> [Task objective]:
Render the lines of the material from the line containing "How widely are (77,116) and (184,175) spaced?" up to and including the line containing "5. (111,144)" as a JSON list of strings, one string per line, with blank lines omitted.

> [Material supplied]:
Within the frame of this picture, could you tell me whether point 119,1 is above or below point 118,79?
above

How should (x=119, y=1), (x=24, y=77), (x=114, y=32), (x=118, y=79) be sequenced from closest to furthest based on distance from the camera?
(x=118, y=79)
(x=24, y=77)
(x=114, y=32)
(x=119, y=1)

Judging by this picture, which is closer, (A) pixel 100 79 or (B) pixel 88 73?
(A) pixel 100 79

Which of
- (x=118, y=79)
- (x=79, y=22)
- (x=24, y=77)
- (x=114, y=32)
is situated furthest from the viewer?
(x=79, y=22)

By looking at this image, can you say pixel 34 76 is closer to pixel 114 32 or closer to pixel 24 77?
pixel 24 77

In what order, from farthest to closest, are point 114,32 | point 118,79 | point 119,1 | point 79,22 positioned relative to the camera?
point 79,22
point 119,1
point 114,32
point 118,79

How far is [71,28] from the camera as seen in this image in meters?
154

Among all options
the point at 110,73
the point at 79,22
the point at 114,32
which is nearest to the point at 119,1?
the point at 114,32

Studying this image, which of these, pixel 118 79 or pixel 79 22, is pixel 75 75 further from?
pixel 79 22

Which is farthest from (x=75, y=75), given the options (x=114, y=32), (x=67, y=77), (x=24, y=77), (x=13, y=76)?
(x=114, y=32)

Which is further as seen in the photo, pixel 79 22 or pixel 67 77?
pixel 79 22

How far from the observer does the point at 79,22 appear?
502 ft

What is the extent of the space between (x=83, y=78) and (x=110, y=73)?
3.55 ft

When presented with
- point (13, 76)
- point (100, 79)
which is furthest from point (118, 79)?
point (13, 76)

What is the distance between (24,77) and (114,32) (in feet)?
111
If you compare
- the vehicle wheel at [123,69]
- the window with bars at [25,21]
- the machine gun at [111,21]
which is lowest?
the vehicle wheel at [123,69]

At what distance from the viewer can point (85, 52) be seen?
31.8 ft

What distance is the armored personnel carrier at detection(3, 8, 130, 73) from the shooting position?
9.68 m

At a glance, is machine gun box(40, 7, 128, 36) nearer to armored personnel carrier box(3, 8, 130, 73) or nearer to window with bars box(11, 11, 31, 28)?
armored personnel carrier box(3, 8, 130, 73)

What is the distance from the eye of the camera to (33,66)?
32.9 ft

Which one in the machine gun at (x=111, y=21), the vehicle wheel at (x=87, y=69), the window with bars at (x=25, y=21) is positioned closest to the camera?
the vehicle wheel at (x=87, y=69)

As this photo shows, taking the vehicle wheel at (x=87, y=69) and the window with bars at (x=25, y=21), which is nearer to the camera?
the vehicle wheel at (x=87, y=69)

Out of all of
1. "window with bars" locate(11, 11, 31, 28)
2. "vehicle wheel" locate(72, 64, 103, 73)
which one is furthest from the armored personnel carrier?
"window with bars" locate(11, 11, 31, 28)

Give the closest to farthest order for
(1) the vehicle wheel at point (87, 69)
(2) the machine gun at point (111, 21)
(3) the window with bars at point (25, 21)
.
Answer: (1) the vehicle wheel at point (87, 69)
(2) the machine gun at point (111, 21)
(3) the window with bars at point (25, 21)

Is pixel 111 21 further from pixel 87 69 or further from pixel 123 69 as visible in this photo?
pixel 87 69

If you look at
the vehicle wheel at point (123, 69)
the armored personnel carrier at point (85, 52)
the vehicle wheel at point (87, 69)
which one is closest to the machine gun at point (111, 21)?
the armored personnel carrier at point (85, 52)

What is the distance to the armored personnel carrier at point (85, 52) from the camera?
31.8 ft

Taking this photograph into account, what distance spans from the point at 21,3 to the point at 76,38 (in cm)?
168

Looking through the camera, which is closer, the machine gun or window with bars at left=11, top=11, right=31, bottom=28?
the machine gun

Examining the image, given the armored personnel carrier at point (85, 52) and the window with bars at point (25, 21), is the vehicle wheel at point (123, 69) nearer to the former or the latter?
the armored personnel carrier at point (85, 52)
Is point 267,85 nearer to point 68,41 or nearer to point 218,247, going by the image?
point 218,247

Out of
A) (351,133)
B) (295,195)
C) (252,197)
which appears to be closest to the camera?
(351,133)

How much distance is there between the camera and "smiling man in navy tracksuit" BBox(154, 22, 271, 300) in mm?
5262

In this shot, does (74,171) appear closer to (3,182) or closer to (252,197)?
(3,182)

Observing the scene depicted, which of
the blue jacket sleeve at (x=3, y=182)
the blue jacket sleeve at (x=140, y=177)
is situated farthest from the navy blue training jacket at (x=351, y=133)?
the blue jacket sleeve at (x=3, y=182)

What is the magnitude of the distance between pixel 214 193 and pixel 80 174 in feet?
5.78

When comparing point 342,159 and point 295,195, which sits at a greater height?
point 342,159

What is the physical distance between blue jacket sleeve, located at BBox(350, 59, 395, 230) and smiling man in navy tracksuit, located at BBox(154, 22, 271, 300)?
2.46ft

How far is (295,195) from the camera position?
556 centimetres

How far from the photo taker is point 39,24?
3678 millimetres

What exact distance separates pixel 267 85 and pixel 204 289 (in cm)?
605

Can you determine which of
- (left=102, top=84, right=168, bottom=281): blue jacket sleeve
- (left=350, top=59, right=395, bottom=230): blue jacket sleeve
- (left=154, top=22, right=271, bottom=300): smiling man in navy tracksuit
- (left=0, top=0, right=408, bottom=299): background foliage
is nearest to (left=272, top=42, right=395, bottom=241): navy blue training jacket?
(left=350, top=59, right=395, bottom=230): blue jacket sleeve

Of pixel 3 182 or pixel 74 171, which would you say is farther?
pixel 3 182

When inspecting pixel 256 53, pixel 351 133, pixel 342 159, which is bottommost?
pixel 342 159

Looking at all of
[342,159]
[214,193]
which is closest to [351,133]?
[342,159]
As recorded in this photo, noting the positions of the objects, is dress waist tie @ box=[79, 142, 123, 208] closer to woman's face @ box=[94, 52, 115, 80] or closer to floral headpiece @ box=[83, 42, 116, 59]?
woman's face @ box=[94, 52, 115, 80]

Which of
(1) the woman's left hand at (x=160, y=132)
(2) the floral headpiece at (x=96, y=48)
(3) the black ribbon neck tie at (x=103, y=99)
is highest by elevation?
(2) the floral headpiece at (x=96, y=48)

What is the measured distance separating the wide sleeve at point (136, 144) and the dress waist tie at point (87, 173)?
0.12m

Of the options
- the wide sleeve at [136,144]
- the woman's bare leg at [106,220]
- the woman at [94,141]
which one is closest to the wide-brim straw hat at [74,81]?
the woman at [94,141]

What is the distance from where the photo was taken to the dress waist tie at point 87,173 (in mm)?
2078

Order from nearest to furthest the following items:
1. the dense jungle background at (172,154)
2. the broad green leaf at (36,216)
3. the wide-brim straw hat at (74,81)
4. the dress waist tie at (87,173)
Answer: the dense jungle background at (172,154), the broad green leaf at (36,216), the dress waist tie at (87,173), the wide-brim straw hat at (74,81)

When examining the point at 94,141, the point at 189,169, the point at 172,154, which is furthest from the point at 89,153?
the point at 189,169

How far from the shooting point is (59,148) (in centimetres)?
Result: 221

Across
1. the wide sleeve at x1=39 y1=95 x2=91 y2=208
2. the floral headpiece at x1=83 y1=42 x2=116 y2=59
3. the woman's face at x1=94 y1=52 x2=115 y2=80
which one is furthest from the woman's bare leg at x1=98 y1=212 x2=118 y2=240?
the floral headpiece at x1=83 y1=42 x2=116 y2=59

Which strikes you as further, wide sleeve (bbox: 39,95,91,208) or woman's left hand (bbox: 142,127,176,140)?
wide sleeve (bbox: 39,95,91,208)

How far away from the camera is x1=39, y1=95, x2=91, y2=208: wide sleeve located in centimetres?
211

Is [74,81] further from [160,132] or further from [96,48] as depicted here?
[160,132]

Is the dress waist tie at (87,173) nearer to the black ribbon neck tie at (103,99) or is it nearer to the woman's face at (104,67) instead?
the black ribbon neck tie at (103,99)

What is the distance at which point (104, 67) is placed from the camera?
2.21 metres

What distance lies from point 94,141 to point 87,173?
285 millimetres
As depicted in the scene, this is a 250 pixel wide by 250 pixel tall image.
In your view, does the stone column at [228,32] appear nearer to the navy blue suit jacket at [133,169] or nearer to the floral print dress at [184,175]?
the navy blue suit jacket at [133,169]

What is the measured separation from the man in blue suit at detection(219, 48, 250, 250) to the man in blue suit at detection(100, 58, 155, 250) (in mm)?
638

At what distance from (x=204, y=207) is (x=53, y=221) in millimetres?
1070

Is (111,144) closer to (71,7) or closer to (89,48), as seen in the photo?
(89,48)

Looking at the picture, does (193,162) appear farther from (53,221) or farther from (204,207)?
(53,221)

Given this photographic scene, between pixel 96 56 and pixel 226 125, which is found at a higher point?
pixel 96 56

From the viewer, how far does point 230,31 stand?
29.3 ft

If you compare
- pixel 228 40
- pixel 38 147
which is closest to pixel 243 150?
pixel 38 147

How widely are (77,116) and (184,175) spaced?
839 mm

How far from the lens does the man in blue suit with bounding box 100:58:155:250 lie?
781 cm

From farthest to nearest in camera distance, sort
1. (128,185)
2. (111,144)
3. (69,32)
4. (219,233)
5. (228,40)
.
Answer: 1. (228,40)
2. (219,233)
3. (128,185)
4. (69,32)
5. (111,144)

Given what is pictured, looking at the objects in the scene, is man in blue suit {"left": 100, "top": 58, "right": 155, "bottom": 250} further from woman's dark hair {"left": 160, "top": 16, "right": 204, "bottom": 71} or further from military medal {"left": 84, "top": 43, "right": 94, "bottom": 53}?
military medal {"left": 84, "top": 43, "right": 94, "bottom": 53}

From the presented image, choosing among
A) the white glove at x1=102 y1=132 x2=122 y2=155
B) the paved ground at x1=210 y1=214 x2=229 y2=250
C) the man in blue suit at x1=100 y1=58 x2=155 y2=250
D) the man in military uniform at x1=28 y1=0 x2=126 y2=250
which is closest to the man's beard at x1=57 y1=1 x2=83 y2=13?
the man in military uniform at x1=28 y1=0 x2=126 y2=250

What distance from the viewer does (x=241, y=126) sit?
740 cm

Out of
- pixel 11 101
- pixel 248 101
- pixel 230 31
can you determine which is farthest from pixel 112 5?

> [Answer to the exercise]:
[
  "How widely are (77,116) and (184,175) spaced?",
  "839 mm",
  "How far from the lens does the man in blue suit with bounding box 100:58:155:250 lie?",
  "781 cm",
  "From farthest to nearest in camera distance, sort",
  "1. (128,185)",
  "2. (111,144)",
  "3. (69,32)",
  "4. (219,233)",
  "5. (228,40)",
  ".",
  "Answer: 1. (228,40)",
  "2. (219,233)",
  "3. (128,185)",
  "4. (69,32)",
  "5. (111,144)"
]